The tattoo print on T-shirts is so pervasive today it’s hard to imagine it’s a relatively recent phenomenon, and the man recognized for helping to bring the renegade art form into the mainstream, Don Ed Hardy, is a sometime Honolulu resident whose attraction to and knowledge of tattoo and Asian art forms is more than skin deep.

He’ll be showing his fine art during the exhibition "Beyond Fashion: The Personal Art of Ed Hardy," opening with a reception from 5:30 to 7:30 p.m. today. Included will be new layered Lucite paintings combining elements of tattoo and calligraphic forms, as well as some earlier drawings, etchings and scroll paintings. The works will be on view through Nov. 27.

Hardy’s obsession with tattoos started early.

"I drew a lot as a little kid, and one of my best friends’ dad came home from World War II with a tattoo, and I thought that was cool," said Hardy, 65, who grew up in Southern California.

"People in the military coming back from Korea, Japan and Asia had these tattoos with Asian motifs, and I set up a toy tattoo shop where I drew on neighborhood kids. I made up all these flash sheets (design samples) and they would pick the images they liked. At first parents were shocked. They looked real and the kids liked them so much they didn’t want to wash them off."

His work as an 11-year-old caused such a stir, it was documented in the community newspaper, the Newport Harbor Ensign.

On the Net

www.hardymarks.com

"Beyond Fashion: The personal art of Ed Hardy"

When: 5:30 to 7:30 p.m. today; continues through Nov. 27

Place: Robyn Buntin of Honolulu, 848 S. Beretania St.

Call: 523-5913

Information: robynbuntin.com

At the San Francisco Art Institute, he took up fine art, majoring in printmaking, but he couldn’t shake his interest in tattooing. His future was set when he met a professor he described as a "renegade intellectual who shared a book of Japanese tattoos."

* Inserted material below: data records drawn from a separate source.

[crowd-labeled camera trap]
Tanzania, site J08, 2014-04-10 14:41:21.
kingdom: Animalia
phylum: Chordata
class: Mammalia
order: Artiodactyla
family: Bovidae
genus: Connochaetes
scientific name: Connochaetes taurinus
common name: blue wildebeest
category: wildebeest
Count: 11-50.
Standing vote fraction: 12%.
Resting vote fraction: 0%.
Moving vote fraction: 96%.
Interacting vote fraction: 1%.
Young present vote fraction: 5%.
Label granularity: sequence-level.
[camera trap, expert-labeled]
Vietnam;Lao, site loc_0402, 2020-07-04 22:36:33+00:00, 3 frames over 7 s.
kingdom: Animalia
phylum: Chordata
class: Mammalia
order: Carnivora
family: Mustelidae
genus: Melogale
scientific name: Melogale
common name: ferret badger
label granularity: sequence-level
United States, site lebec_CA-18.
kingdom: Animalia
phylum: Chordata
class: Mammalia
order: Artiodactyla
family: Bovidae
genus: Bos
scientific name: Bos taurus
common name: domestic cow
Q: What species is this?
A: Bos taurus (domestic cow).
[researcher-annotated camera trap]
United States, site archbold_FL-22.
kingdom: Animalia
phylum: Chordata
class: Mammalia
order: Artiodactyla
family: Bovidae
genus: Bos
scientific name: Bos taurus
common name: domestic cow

"I realized how deep and great it could be as a form of expression," he said.

The quality of tattoo art and sanitation at that time left something to be desired, and Hardy made it part of his mission to deliver safety and art "that should be done really well."

In the mid-1960s, Hardy headed to Honolulu to surf and study tattooing with Sailor Jerry Collins before traveling to Japan to work under classical tattoo master Horihide in 1973.

He absorbed all of the mythology and symbolism of Buddhism and Taoism, finding many of the beliefs echoing his own easy-going, live-and-let-live outlook rooted partly in the ostracism often faced by those with tattoos.

"There was a time when, if you had a tattoo, you were considered to be a criminal or a moron. I was like, ‘Hey man, it’s art, it’s a choice, it’s our bodies, and no one else had the right to tell us what to do with our bodies.’

"To me, everything terrible in the world stems from people trying to force their ideas and beliefs on other people," he said.

AFTER YEARS of hands-on success, Hardy worked with a small T-shirt manufacturer in the early 2000s to market his designs on apparel. The clothing business took off from 2003 to 2004, when entrepreneur Christian Audigier licensed the rights to produce the Ed Hardy clothing line based on his bank of 1,300 images.

"It’s been a phenomenon," Hardy said.

He retired two years ago to focus full time on his personal art, something he had been quietly doing all along.

He’s in demand as a curator and speaker on tattoos, woodblock prints and other Asian art forms. He was the subject of Emiko Omori’s documentary film, "Ed Hardy: Tattoo the World," which debuted last year at the Hawaii International Film Festival and will screen in February at the Museum of Modern Art in New York.

He said it wasn’t easy to make the transition back to fine art. His breakthrough came at the millennium, the Year of the Dragon, when he decided to paint 2,000 dragons on a 2,000-foot scroll.

"When I started painting again, I tried to avoid anything that looked like a tattoo, but that was stupid. It was a big part of my visual experience and aesthetic, just like classical Asian art from both China and Japan, and Southern California.

"I was kind of like a Rip Van Winkle. I realized my aesthetic and intellect were stunted in some way, stuck in that time I left art school. It was a strange thing to step back into the fine art world, especially when tattooing is more of a commercial art form with an image bank of classic designs."

The quiet of working alone also took some readjustment.

"There’s a psychological dimension to tattooing in that you would hear everyone’s life story. Sometimes it was pleasant, other times I’d find out more about some people than I cared to know."

In the nearly half-century Hardy has spent tattooing, he confesses: "I can’t explain why people get ’em. It’s the same as art. It eludes logic. People are drawn to something or they’re not. With tattoos, it’s so individualistic and you really have to dig the permanence of it.

"It’s not for everybody. It’s not like a haircut that grows out or a T-shirt that you can change."

Even so, he’s still amused at the widespread acceptance of tattoos.

"It’s gone insane," he said of the legions of youths who get tattoos without hesitation. "You can go superdeep in studying the mythology, philosophy and cosmic implications of tattoos. On the other hand, there are people getting blanketed with them as a marker of things they’ve done in their lives. I hope, when they look back, that they have a sense of humor."